EXERCISE PROMPT: Print the material underneath in full, keeping every line exactly as it is.

MATERIAL SHOWN:
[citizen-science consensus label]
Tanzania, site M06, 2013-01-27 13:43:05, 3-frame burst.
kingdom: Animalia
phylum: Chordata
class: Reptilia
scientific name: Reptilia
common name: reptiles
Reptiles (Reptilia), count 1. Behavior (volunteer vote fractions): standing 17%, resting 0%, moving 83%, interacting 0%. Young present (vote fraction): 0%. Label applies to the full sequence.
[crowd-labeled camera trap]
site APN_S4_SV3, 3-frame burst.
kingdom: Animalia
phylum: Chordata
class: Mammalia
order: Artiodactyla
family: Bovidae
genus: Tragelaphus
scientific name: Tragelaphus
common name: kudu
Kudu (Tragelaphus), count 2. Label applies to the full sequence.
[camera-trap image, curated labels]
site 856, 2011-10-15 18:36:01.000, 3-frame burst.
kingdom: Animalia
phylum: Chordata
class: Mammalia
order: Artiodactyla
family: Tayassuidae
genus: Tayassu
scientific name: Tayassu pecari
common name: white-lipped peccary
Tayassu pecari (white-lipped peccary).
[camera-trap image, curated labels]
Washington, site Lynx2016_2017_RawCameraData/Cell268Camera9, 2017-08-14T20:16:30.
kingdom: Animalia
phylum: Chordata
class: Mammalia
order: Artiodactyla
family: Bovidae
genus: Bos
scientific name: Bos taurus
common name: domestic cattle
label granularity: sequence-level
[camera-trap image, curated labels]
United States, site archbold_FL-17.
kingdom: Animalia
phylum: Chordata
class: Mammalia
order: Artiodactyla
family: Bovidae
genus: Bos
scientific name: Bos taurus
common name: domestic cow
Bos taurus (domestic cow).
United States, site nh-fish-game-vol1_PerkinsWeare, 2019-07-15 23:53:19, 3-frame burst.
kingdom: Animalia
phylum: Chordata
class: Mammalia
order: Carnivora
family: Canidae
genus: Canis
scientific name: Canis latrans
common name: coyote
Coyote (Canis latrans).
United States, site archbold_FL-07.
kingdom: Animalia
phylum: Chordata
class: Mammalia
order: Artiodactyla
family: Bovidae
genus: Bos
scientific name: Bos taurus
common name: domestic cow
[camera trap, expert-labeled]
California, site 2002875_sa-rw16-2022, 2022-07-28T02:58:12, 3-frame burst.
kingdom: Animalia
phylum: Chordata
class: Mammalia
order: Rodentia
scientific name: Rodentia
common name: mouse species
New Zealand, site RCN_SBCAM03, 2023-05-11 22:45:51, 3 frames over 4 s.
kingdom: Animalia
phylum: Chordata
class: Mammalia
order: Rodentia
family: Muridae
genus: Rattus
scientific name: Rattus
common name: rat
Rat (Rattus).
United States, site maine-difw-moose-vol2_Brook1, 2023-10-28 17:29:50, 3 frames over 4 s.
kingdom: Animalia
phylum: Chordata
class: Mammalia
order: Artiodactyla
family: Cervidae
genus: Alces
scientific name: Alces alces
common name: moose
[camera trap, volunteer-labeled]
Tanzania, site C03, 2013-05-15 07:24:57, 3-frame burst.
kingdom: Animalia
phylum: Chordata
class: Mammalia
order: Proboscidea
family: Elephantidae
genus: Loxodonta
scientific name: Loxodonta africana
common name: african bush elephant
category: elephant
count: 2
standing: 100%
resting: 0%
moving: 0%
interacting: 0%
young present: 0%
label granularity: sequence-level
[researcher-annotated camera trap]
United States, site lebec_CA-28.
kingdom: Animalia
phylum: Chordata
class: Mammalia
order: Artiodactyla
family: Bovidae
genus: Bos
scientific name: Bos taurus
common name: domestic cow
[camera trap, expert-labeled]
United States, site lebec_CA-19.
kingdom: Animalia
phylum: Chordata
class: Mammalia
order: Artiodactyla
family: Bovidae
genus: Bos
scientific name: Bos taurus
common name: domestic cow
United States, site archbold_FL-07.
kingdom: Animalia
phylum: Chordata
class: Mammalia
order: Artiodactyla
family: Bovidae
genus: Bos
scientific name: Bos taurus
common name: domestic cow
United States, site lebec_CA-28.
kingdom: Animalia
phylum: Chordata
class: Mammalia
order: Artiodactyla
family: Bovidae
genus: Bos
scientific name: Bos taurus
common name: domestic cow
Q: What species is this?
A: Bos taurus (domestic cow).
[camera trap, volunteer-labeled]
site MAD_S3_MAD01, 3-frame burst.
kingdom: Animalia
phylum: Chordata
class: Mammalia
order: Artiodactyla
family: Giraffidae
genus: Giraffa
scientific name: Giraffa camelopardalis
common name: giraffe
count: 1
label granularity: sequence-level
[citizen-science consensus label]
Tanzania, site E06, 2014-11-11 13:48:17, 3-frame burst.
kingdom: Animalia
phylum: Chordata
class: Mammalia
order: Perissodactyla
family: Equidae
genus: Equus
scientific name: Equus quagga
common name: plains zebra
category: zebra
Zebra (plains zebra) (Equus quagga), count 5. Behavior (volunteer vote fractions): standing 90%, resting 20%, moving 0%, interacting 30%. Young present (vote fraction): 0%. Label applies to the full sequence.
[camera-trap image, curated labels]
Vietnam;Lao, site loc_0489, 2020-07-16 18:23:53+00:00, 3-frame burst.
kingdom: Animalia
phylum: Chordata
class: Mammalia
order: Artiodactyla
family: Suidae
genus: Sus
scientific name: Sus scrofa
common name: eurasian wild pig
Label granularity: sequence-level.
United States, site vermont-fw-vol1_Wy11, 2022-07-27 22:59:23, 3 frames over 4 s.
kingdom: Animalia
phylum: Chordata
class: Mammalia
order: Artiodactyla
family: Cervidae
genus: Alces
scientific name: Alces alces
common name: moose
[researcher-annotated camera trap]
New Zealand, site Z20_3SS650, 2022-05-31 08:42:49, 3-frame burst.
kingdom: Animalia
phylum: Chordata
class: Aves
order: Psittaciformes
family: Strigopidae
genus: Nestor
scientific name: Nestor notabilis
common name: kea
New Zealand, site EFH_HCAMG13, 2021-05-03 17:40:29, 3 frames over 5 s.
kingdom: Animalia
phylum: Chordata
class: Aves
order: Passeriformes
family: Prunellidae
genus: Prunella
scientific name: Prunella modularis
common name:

RESPONSE TO THIS EXERCISE:
[citizen-science consensus label]
Tanzania, site M06, 2013-01-27 13:43:05, 3-frame burst.
kingdom: Animalia
phylum: Chordata
class: Reptilia
scientific name: Reptilia
common name: reptiles
Reptiles (Reptilia), count 1. Behavior (volunteer vote fractions): standing 17%, resting 0%, moving 83%, interacting 0%. Young present (vote fraction): 0%. Label applies to the full sequence.
[crowd-labeled camera trap]
site APN_S4_SV3, 3-frame burst.
kingdom: Animalia
phylum: Chordata
class: Mammalia
order: Artiodactyla
family: Bovidae
genus: Tragelaphus
scientific name: Tragelaphus
common name: kudu
Kudu (Tragelaphus), count 2. Label applies to the full sequence.
[camera-trap image, curated labels]
site 856, 2011-10-15 18:36:01.000, 3-frame burst.
kingdom: Animalia
phylum: Chordata
class: Mammalia
order: Artiodactyla
family: Tayassuidae
genus: Tayassu
scientific name: Tayassu pecari
common name: white-lipped peccary
Tayassu pecari (white-lipped peccary).
[camera-trap image, curated labels]
Washington, site Lynx2016_2017_RawCameraData/Cell268Camera9, 2017-08-14T20:16:30.
kingdom: Animalia
phylum: Chordata
class: Mammalia
order: Artiodactyla
family: Bovidae
genus: Bos
scientific name: Bos taurus
common name: domestic cattle
label granularity: sequence-level
[camera-trap image, curated labels]
United States, site archbold_FL-17.
kingdom: Animalia
phylum: Chordata
class: Mammalia
order: Artiodactyla
family: Bovidae
genus: Bos
scientific name: Bos taurus
common name: domestic cow
Bos taurus (domestic cow).
United States, site nh-fish-game-vol1_PerkinsWeare, 2019-07-15 23:53:19, 3-frame burst.
kingdom: Animalia
phylum: Chordata
class: Mammalia
order: Carnivora
family: Canidae
genus: Canis
scientific name: Canis latrans
common name: coyote
Coyote (Canis latrans).
United States, site archbold_FL-07.
kingdom: Animalia
phylum: Chordata
class: Mammalia
order: Artiodactyla
family: Bovidae
genus: Bos
scientific name: Bos taurus
common name: domestic cow
[camera trap, expert-labeled]
California, site 2002875_sa-rw16-2022, 2022-07-28T02:58:12, 3-frame burst.
kingdom: Animalia
phylum: Chordata
class: Mammalia
order: Rodentia
scientific name: Rodentia
common name: mouse species
New Zealand, site RCN_SBCAM03, 2023-05-11 22:45:51, 3 frames over 4 s.
kingdom: Animalia
phylum: Chordata
class: Mammalia
order: Rodentia
family: Muridae
genus: Rattus
scientific name: Rattus
common name: rat
Rat (Rattus).
United States, site maine-difw-moose-vol2_Brook1, 2023-10-28 17:29:50, 3 frames over 4 s.
kingdom: Animalia
phylum: Chordata
class: Mammalia
order: Artiodactyla
family: Cervidae
genus: Alces
scientific name: Alces alces
common name: moose
[camera trap, volunteer-labeled]
Tanzania, site C03, 2013-05-15 07:24:57, 3-frame burst.
kingdom: Animalia
phylum: Chordata
class: Mammalia
order: Proboscidea
family: Elephantidae
genus: Loxodonta
scientific name: Loxodonta africana
common name: african bush elephant
category: elephant
count: 2
standing: 100%
resting: 0%
moving: 0%
interacting: 0%
young present: 0%
label granularity: sequence-level
[researcher-annotated camera trap]
United States, site lebec_CA-28.
kingdom: Animalia
phylum: Chordata
class: Mammalia
order: Artiodactyla
family: Bovidae
genus: Bos
scientific name: Bos taurus
common name: domestic cow
[camera trap, expert-labeled]
United States, site lebec_CA-19.
kingdom: Animalia
phylum: Chordata
class: Mammalia
order: Artiodactyla
family: Bovidae
genus: Bos
scientific name: Bos taurus
common name: domestic cow
United States, site archbold_FL-07.
kingdom: Animalia
phylum: Chordata
class: Mammalia
order: Artiodactyla
family: Bovidae
genus: Bos
scientific name: Bos taurus
common name: domestic cow
United States, site lebec_CA-28.
kingdom: Animalia
phylum: Chordata
class: Mammalia
order: Artiodactyla
family: Bovidae
genus: Bos
scientific name: Bos taurus
common name: domestic cow
Q: What species is this?
A: Bos taurus (domestic cow).
[camera trap, volunteer-labeled]
site MAD_S3_MAD01, 3-frame burst.
kingdom: Animalia
phylum: Chordata
class: Mammalia
order: Artiodactyla
family: Giraffidae
genus: Giraffa
scientific name: Giraffa camelopardalis
common name: giraffe
count: 1
label granularity: sequence-level
[citizen-science consensus label]
Tanzania, site E06, 2014-11-11 13:48:17, 3-frame burst.
kingdom: Animalia
phylum: Chordata
class: Mammalia
order: Perissodactyla
family: Equidae
genus: Equus
scientific name: Equus quagga
common name: plains zebra
category: zebra
Zebra (plains zebra) (Equus quagga), count 5. Behavior (volunteer vote fractions): standing 90%, resting 20%, moving 0%, interacting 30%. Young present (vote fraction): 0%. Label applies to the full sequence.
[camera-trap image, curated labels]
Vietnam;Lao, site loc_0489, 2020-07-16 18:23:53+00:00, 3-frame burst.
kingdom: Animalia
phylum: Chordata
class: Mammalia
order: Artiodactyla
family: Suidae
genus: Sus
scientific name: Sus scrofa
common name: eurasian wild pig
Label granularity: sequence-level.
United States, site vermont-fw-vol1_Wy11, 2022-07-27 22:59:23, 3 frames over 4 s.
kingdom: Animalia
phylum: Chordata
class: Mammalia
order: Artiodactyla
family: Cervidae
genus: Alces
scientific name: Alces alces
common name: moose
[researcher-annotated camera trap]
New Zealand, site Z20_3SS650, 2022-05-31 08:42:49, 3-frame burst.
kingdom: Animalia
phylum: Chordata
class: Aves
order: Psittaciformes
family: Strigopidae
genus: Nestor
scientific name: Nestor notabilis
common name: kea
New Zealand, site EFH_HCAMG13, 2021-05-03 17:40:29, 3 frames over 5 s.
kingdom: Animalia
phylum: Chordata
class: Aves
order: Passeriformes
family: Prunellidae
genus: Prunella
scientific name: Prunella modularis
common name:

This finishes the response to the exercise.